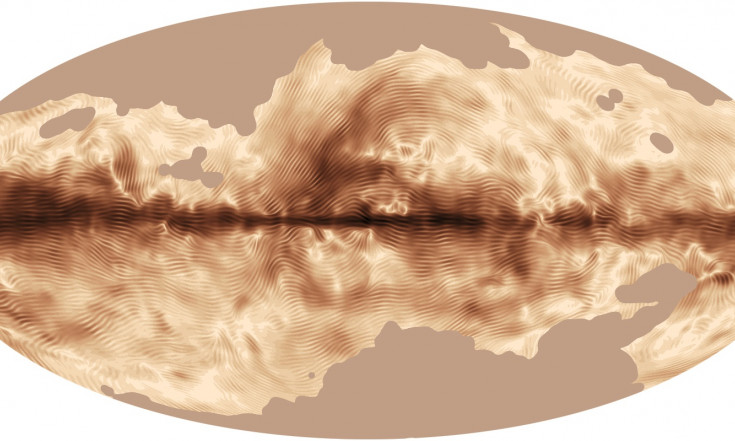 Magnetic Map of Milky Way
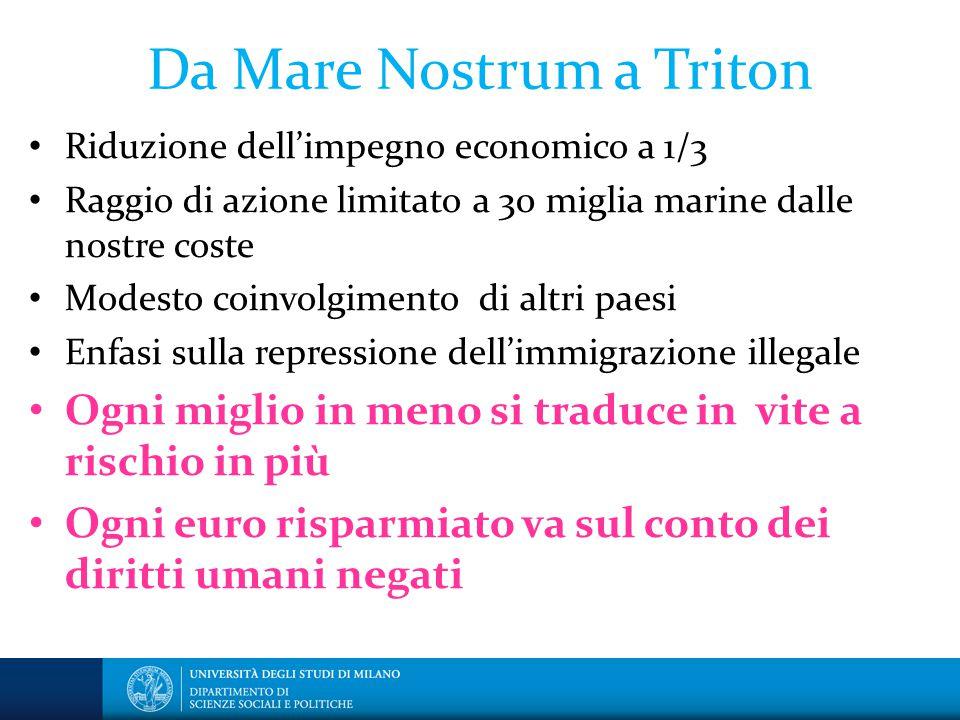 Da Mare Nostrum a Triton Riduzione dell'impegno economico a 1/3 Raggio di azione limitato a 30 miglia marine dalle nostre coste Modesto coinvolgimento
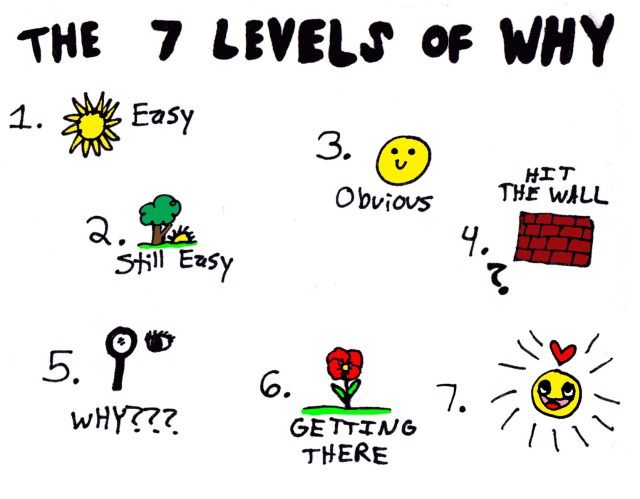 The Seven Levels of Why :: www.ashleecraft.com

» **About this exercise**: Print the material precisely as given, dropping any images it holds.

» **Solution for this task**:
 Magnetic Map of Milky Way
 Da Mare Nostrum a Triton Riduzione dell'impegno economico a 1/3 Raggio di azione limitato a 30 miglia marine dalle nostre coste Modesto coinvolgimento
 The Seven Levels of Why :: www.ashleecraft.com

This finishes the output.